При джевачи три джигита. Я встретил его по всей строгости бухарского придворного этикета и тем сразу завоевал его благорасположение. Великую и подлую силу имеет обычай.
Все было готово на случай, если бы мы пожелали немедленно выступить дальше.
— Куда поедем отсюда?
— В Каратаг, к беку гиссарскому.
— Чох якши, очень, очень хорошо. Сегодня же ночью у бека будет гонец с вестью о вашем благословенном приезде.
— Бек прежний? Тот же, что и в прошлом году? Я ведь был уже в Гиссаре в последнюю мою поездку.
— Тот же, кушбеги, тот же, — кивает головою джевачи. — Все по-прежнему: и бек, и Рахметулла.
— Как Рахметулла? — У Гассанки посыпались из рук куржумы.
— Да, и Рахметулла, — опуская глаза, подтверждает джевачи. — Уже месяца три в прежней должности.
— Чего вы всполошились? — удивляется Жорж. — Тебе-то не все равно, чи Рахметулла, чи кто?
— Нет. С Рахметуллой история особая.
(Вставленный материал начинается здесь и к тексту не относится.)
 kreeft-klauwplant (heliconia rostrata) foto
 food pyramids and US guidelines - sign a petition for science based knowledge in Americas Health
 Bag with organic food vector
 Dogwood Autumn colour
Ее надо отдельно рассказать.
Рахметулла — казанский татарин; вырос в России, кончил шесть классов гимназии; своевременно и благоразумно предпочел вместо прозябания на ограниченных правах где-нибудь в глухом Заволжье, с неизбежной и крутой солдатчиной и прочим, — перекинуться в Бухару, где его хорошее знание русского языка и высокий, для туземца, образовательный ценз сулили возможность блестящей служебной карьеры. И он действительно сделал ее: в прошлогоднюю поездку мою я застал его в Каратаге помощником гиссарского бека — первого, по рангу, бека Бухары.
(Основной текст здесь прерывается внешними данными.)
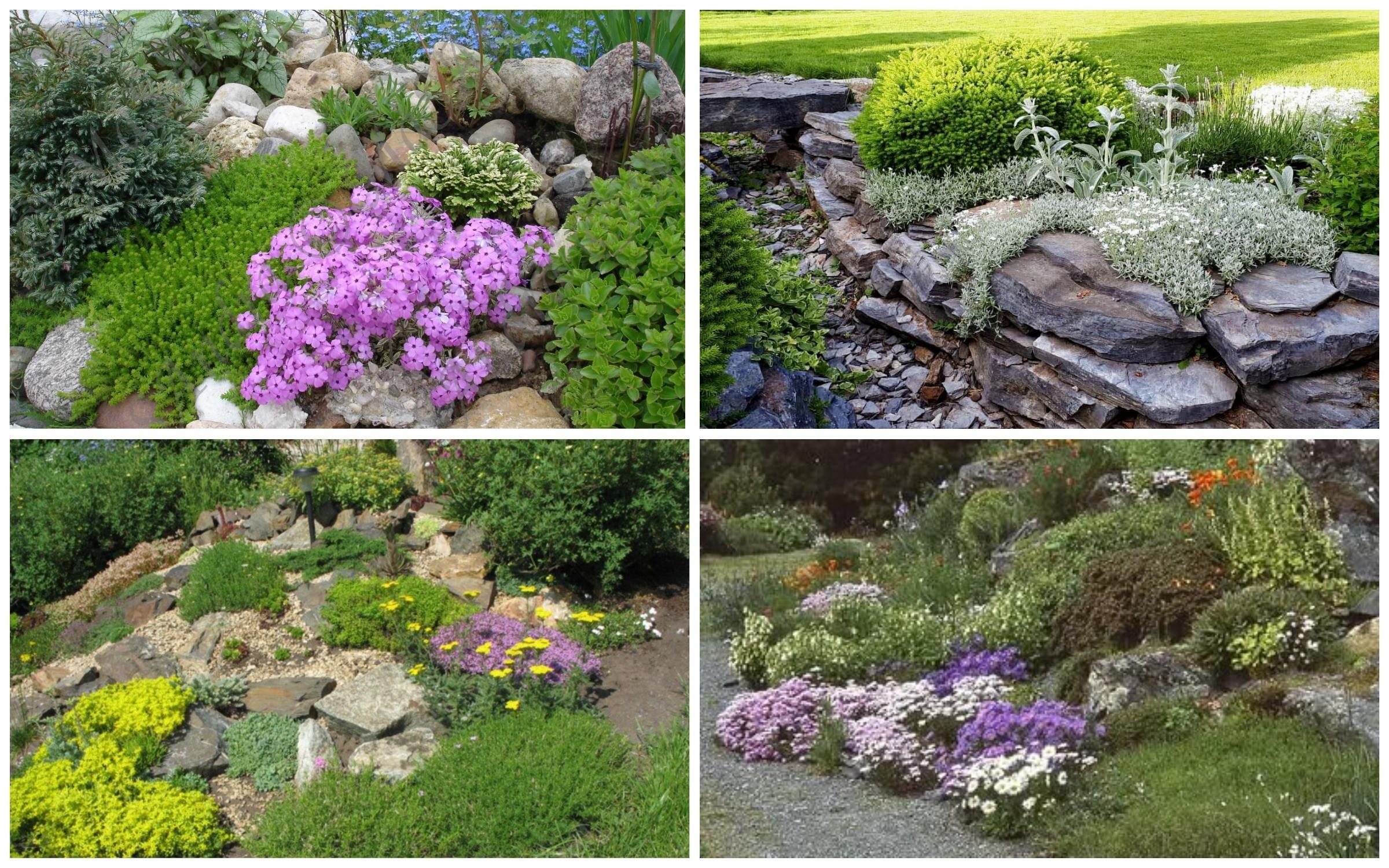 фотография рокарий Почвопокровные травы и цветы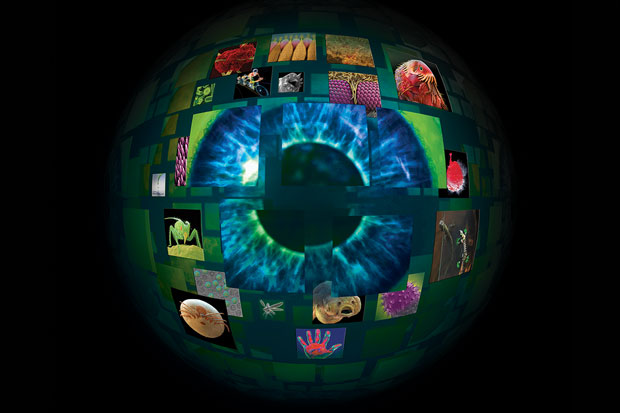 Image of human eye along with other unseen objects from our world.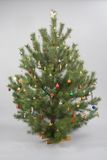 Decoreted Christmas tree. Christmas pine tree with decorations Stock Images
За дни моего пребывания в его сказочно-роскошном дворце мы много беседовали. Он приходил обычно после обеда в домашнем наряде, сменив тяжелую парчу парадной одежды и золотокованый пояс на легкий полупрозрачный халат, в белой простой тюбетейке, в туфлях на босу ногу, и часами рассказывал, попросту, «как товарищу по гимназии» (очень любил он это выражение), с каким трудом приходилось ему, безродному татарину, пробивать путь к высшей власти сквозь строй надутой своим родовым чванством бухарской знати. Здесь ведь знатность и богатство — все, а в борьбе — все средства дозволены. С увлечением разматывал он нити былых интриг, отмечавших ступени его подъема, — романтическая авантюрная история, в которой было все: и женитьба на дочери знатного, но утратившего, по слабости характера, влияние свое вельможи, подкупы, доносы, наговоры…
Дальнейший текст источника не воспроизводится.